**DIRECTION 1:** Translate this sentence from the examples text into Spanish: "A raw RIR tensor has no scene metadata, so those checks are unavailable."

**TEXT EXCERPT:**
--------

Examples

Choosing a dynamic time reference

Motion	`time_reference`	RIR frame boundary
Moving source, fixed microphones	`"emission"`	Input/emission time
Fixed sources, moving microphones	`"observation"`	Output/observation time
Moving source and microphones	Not supported	Requires a two-time retarded propagation model

DynamicConvolver requires the time reference explicitly. Frame boundaries are a separate FrameSchedule: use uniform, fixed_hop, from_samples, or from_seconds. Attach it as DynamicScene.schedule to let the resulting RIRResult provide it automatically, or omit it from the scene and pass it to convolve(..., schedule=...). A schedule made with from_seconds must use the same sample rate as the room. When an RIRResult is supplied, TorchRIR also rejects incompatible motion/time-reference combinations and competing scene and call-level schedules. A raw RIR tensor has no scene metadata, so those checks are unavailable. See Dynamic convolution time conventions for the equations and schedule contract.

Every dynamic example creates the schedule before its geometry. It derives progress = schedule.normalized_progress(stop_sample=...) and passes that explicit grid to linear_trajectory(..., progress=progress). Thus geometry frame i belongs to the exact boundary schedule.starts[i]; the nominal path endpoint at progress one is not applied one frame early. In observation-time examples, the last sampled microphone geometry is held through the convolution tail.

Static CMU ARCTIC (fixed sources, fixed microphones)

This example mixes multiple CMU ARCTIC utterances using a static ISM RIR and produces a multi-microphone output (default: binaural).

Key arguments

--num-sources: number of source speakers to mix.
--num-mics: number of microphones in the fixed array.
--duration: length (seconds) of each source signal.
--order: ISM reflection order.
--tmax: RIR length in seconds.
--room: room size (Lx Ly Lz).
--plot: save layout plots and GIFs.
--out-dir: output directory for WAV/metadata/plots/GIFs.

Example runs

uv run python examples/static.py --num-sources 1 --duration 5 --plot

Expected outputs:

static.wav
static_ref01.wav, static_ref02.wav, ...
static_metadata.json
ATTRIBUTION.txt
static_static_2d.png (and static_static_3d.png if 3D)
static.gif (and static_3d.gif if 3D)

uv run python examples/static.py --order 12 --tmax 0.6 --device auto

Expected outputs:

static.wav
static_ref01.wav, static_ref02.wav, ...
static_metadata.json
ATTRIBUTION.txt

Dynamic CMU ARCTIC (moving sources, fixed microphones)

--------

[Scene-based reasoning records]
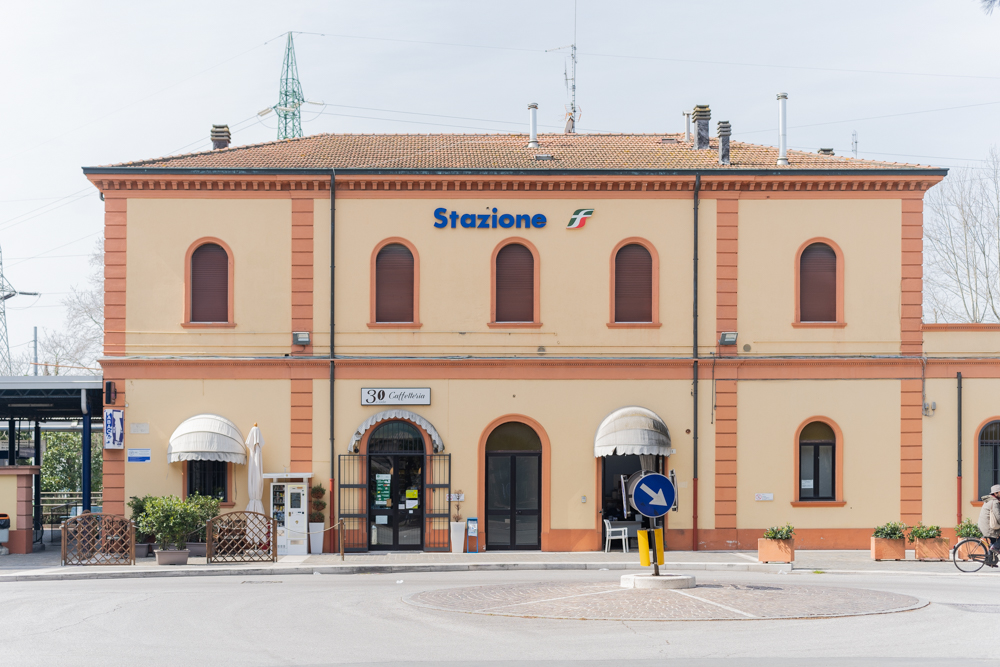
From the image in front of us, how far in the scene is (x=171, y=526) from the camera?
22484 mm

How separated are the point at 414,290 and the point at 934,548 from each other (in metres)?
12.8

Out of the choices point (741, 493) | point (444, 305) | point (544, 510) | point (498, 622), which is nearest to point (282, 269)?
point (444, 305)

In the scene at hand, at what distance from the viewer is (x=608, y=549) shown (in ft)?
82.4

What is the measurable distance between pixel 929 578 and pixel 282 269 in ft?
Answer: 50.6

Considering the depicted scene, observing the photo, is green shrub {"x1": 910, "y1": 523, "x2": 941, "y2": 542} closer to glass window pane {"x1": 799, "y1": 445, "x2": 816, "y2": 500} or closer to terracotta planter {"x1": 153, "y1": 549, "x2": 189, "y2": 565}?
glass window pane {"x1": 799, "y1": 445, "x2": 816, "y2": 500}

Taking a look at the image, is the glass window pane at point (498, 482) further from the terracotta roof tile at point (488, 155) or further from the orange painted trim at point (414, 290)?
the terracotta roof tile at point (488, 155)

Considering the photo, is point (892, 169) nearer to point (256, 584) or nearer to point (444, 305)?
point (444, 305)

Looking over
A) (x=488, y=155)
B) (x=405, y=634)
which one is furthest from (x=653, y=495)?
(x=488, y=155)

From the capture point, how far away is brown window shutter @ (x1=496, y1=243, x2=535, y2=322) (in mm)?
25938

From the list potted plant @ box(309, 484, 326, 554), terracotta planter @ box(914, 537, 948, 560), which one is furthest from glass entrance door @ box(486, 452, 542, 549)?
terracotta planter @ box(914, 537, 948, 560)

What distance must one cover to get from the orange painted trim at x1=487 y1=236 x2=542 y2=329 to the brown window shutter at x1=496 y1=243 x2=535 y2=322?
93 mm

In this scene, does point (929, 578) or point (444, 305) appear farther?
point (444, 305)

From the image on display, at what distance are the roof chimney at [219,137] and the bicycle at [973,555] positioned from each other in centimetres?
2046

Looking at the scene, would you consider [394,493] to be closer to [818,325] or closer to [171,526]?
[171,526]
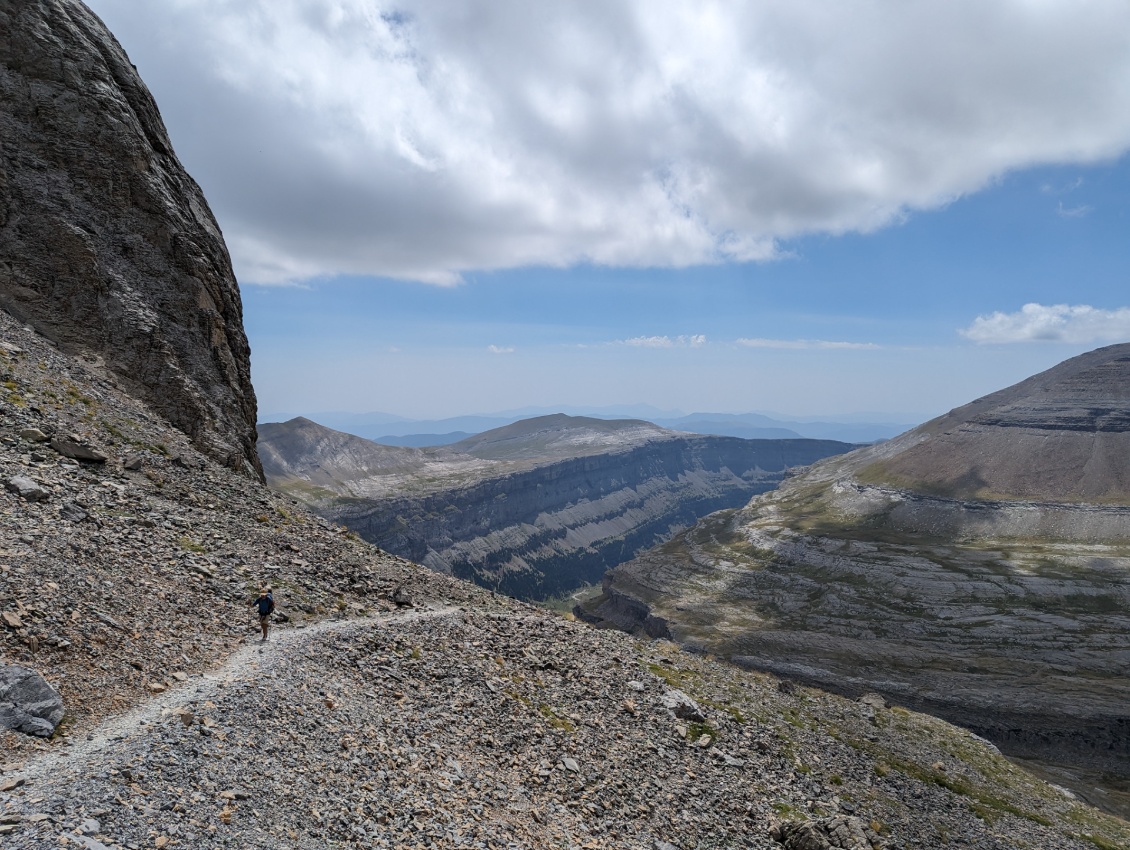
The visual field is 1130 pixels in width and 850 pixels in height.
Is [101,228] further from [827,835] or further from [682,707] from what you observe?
[827,835]

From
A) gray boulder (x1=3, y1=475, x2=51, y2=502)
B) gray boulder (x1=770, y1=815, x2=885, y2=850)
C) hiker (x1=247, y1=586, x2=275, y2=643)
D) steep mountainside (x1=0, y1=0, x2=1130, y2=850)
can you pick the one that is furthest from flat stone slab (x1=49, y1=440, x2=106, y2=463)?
gray boulder (x1=770, y1=815, x2=885, y2=850)

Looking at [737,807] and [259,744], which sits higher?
[259,744]

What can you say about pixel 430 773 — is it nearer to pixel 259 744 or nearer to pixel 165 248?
pixel 259 744

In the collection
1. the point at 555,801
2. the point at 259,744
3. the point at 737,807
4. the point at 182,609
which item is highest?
the point at 182,609

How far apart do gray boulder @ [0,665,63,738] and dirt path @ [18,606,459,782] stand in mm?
956

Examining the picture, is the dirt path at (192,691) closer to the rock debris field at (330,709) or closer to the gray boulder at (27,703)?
the rock debris field at (330,709)

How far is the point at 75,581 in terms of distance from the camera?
68.3 feet

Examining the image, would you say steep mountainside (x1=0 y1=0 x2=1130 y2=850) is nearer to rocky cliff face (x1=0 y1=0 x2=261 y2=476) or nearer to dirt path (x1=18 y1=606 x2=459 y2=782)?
dirt path (x1=18 y1=606 x2=459 y2=782)

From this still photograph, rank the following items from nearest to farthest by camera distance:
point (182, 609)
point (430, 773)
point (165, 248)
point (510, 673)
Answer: point (430, 773) → point (182, 609) → point (510, 673) → point (165, 248)

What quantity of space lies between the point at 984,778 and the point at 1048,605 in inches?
6684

--------

**DIRECTION 2:** Express the records from the line with "What can you" up to and including the line with "Answer: point (430, 773)" as a Markdown table with the columns Row and Line, one line per row and blank lines left out.

**TASK RESPONSE 1:** Un tensor RIR sin procesar no tiene metadatos de escena, por lo que esas comprobaciones no están disponibles.

**TASK RESPONSE 2:**
| Row | Line |
|---|---|
| 1 | What can you say about pixel 430 773 — is it nearer to pixel 259 744 or nearer to pixel 165 248? |
| 2 | pixel 259 744 |
| 3 | In the collection |
| 4 | 1. the point at 555,801 |
| 5 | 2. the point at 259,744 |
| 6 | 3. the point at 737,807 |
| 7 | 4. the point at 182,609 |
| 8 | which item is highest? |
| 9 | the point at 182,609 |
| 10 | How far apart do gray boulder @ [0,665,63,738] and dirt path @ [18,606,459,782] stand in mm? |
| 11 | 956 |
| 12 | Examining the picture, is the dirt path at (192,691) closer to the rock debris field at (330,709) or closer to the gray boulder at (27,703)? |
| 13 | the rock debris field at (330,709) |
| 14 | How far is the point at 75,581 in terms of distance from the camera? |
| 15 | 68.3 feet |
| 16 | Examining the image, would you say steep mountainside (x1=0 y1=0 x2=1130 y2=850) is nearer to rocky cliff face (x1=0 y1=0 x2=261 y2=476) or nearer to dirt path (x1=18 y1=606 x2=459 y2=782)? |
| 17 | dirt path (x1=18 y1=606 x2=459 y2=782) |
| 18 | From this still photograph, rank the following items from nearest to farthest by camera distance: |
| 19 | point (182, 609) |
| 20 | point (430, 773) |
| 21 | point (165, 248) |
| 22 | point (510, 673) |
| 23 | Answer: point (430, 773) → point (182, 609) → point (510, 673) → point (165, 248) |